Çalışmalarının devam edeceğini lisana getiren Öztürk, şunları söyledi:
“Birlikte çalıştığımız başka bilim insanları da ben de inanıyoruz ki bu sorunu çözdük. Bu çok heyecan verici lakin kâfi değil. Bu deneylerin bağımsız olarak öteki araştırmacılar tarafından da test edilmesi lazım. Yeni bilgiler ışığında tekrar tekrar kıymetlendirilmesi lazım. Büyük bilimsel keşifler birinci etapta heyecan yaratır lakin keşiflerin oturması için vaktin testinden geçmeleri lazım. Bizim namuslu bilim insanları olarak titiz çalışmak ve çokça test yapmak üzere bir misyonumuz var. Ben inanıyorum ki bu basamakları da geçeceğiz.”
“Doğanın en büyük gizemlerinden birini örten perde, Furkan’ın dehası sayesinde aralandı”
Bilkent Üniversitesi Fen Fakültesi Dekanı, Türkiye Bilimler Akademisi (TÜBA) Üyesi Prof. Dr. Tayfun Özçelik, Furkan Öztürk’ün keşfine ait yaptığı açıklamada, şu değerlendirmeyi yaptı:
“Bilkent Fen Fakültesi olarak büyük bir gururu yaşıyoruz. Mezunumuz Furkan Öztürk tabiat bilimleri alanının en temel sorularından birine, hayatın nasıl başladığına moleküler seviyede bir açıklama getirerek eşsiz bir muvaffakiyete imza attı. En saygın bilim etrafları artık Furkan’ı alkışlıyor. İnorganik moleküllerin organik moleküllere dönüşüm sürecini, bir başka deyişle biyolojinin başlangıcını artık kavrıyoruz. RNA ve akabinde DNA moleküllerinin milyarlarca yıl evvelki birinci oluşum sürecini anlıyoruz. Tabiatın en büyük gizemlerinden birini örten perde Furkan’ın dehası sayesinde aralandı.”
Bilkent Üniversitesi Öğretim Üyesi Doç. Dr. Seymur Jahangirov da Öztürk’ün yaptığı çalışmanın, canlıların oluşum sürecinde neden yalnızca bir tıp molekülün kullanıldığına açıklık getirdiğine işaret etti.

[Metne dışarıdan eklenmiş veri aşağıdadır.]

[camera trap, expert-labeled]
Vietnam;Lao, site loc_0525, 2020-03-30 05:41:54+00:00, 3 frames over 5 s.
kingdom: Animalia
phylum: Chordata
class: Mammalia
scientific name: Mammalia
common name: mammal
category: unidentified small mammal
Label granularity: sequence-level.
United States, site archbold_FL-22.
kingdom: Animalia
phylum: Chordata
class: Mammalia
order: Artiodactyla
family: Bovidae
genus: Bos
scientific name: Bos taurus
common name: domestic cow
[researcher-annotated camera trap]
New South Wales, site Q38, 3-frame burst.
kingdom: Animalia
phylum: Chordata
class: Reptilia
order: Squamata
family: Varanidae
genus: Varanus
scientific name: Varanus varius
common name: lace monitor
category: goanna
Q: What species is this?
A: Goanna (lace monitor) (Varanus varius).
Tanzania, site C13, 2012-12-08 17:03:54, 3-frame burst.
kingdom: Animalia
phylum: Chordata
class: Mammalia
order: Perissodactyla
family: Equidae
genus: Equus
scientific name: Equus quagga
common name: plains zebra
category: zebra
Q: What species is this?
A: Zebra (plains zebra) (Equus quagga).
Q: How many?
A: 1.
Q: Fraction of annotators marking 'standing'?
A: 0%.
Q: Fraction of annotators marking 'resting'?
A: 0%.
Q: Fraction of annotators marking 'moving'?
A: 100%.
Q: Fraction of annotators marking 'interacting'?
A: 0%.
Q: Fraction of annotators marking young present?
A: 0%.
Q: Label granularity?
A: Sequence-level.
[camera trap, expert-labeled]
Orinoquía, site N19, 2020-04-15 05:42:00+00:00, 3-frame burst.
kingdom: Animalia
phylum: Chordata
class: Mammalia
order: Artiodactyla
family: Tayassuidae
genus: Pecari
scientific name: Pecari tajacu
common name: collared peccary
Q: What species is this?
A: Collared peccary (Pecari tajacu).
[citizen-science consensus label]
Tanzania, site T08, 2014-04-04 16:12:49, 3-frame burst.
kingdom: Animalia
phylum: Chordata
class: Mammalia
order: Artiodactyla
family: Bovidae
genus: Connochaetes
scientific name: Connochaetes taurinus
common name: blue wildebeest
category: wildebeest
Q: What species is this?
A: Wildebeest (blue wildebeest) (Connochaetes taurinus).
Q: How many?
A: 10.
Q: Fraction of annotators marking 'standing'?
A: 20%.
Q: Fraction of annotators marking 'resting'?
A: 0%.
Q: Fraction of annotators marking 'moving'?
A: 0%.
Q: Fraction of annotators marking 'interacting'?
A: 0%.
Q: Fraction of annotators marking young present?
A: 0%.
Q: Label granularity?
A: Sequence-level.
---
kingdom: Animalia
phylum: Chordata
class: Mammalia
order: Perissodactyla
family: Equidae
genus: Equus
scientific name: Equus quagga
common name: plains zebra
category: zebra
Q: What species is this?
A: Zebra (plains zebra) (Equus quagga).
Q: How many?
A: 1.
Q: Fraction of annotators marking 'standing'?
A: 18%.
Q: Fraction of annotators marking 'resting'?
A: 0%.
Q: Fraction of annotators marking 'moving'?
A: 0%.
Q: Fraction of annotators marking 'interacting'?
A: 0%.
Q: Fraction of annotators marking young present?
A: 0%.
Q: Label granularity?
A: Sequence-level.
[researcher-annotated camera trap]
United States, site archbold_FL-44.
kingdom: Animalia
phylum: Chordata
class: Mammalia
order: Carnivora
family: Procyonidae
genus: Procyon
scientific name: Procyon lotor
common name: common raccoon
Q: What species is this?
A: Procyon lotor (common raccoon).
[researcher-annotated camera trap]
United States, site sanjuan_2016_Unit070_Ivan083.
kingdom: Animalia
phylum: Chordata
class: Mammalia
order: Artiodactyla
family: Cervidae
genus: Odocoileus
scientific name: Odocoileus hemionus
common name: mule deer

“Önerilen sistemin hem teorik hem de deneysel desteği vardır.” diyen Jahangirov, “Ayrıca, bu çalışma fizik, kimya, biyoloji ve jeoloji üzere çok farklı disiplinlerde son yıllarda elde edilen yeni bilgileri birleştirerek yapılmıştır ve mevzunun önde gelen bilim insanları tarafından büyük bir heyecanla karşılanmıştır. Furkan’ın bu buluşa imza atmasını sağlayan en değerli özelliklerinden biri, yalnızca ana konusu olan fizikle sonlu kalmayıp arkeoloji, organik kimya, tarih, müzik üzere birçok farklı alana ilgi duyması ve daima olarak kendini geliştirmesidir.” tabirini kullandı.